In a preferred embodiment of this method, in which the identification transmitter has at least one key coupled to the microcontroller, the microcontroller, for a first predetermined actuation of this at least one key, causes a signal indicating an unlocking request or a locking request to be transmitted by the RF transmitter and receiver. Receiving circuits is sent to the motor vehicle-side control unit. In particular, this preferred embodiment is characterized in a further development in that, for a second predetermined actuation of this at least one key, the steps of switching off the power supply of the LF receiver circuit or a part of this circuit and the displacement of the microcontroller are executed in an energy-saving sleep mode. Preferably, at the second predetermined actuation, two predetermined keys are simultaneously printed or a predetermined key is held printed for a predetermined minimum period of time. In a preferred embodiment, with a third predetermined actuation of this at least one key, the microcontroller is placed in the normal operating mode and caused to turn on the power supply of the LF receiving circuit or the part of this circuit, so that the LF receiving circuit is activated. As pointed out above, these preferred embodiments enable active, manual shutdown of the "passive" function to increase security (avoid relay station attack) with a concomitant low loss of comfort.

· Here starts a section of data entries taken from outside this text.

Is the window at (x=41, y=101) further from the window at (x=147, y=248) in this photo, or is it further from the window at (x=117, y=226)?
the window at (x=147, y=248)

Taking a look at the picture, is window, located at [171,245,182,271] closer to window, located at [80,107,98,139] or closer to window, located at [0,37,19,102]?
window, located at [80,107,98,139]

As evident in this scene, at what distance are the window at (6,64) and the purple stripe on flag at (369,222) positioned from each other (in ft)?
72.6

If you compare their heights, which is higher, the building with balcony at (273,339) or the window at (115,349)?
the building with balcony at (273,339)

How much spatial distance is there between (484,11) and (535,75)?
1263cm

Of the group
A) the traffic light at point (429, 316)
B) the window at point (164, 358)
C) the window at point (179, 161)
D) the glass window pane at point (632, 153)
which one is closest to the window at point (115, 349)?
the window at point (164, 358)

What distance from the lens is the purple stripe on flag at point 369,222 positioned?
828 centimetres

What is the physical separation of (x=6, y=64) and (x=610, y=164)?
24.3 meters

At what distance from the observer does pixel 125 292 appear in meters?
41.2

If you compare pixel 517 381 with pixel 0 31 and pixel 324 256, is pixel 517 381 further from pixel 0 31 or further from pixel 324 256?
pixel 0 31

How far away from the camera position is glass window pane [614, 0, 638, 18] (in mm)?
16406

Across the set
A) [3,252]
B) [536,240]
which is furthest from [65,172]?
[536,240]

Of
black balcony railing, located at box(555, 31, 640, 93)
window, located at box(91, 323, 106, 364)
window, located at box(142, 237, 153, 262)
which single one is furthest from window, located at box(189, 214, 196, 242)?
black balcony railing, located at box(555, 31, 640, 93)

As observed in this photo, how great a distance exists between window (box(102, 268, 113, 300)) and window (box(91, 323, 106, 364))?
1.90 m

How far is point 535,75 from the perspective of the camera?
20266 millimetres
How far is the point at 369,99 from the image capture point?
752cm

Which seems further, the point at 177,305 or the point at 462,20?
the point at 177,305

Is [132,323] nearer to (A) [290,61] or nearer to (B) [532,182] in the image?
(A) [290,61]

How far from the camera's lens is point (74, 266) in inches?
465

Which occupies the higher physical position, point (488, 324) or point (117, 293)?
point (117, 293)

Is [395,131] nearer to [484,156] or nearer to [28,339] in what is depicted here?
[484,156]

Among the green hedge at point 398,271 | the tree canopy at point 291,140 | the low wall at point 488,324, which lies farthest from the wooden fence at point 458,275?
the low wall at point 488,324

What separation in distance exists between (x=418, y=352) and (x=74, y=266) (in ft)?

The user thus has self-control over the activation or deactivation of the "passive" function by turning off the possibilities of receiving a wake-up signal through the identification transmitter or again.

Advantageous and / or preferred developments of the invention are characterized in the subclaims.

In the following, the invention will be explained in more detail with reference to a preferred embodiment shown in the drawing.

In the drawing shows:

1 a schematic block diagram of the identification transmitter according to the invention.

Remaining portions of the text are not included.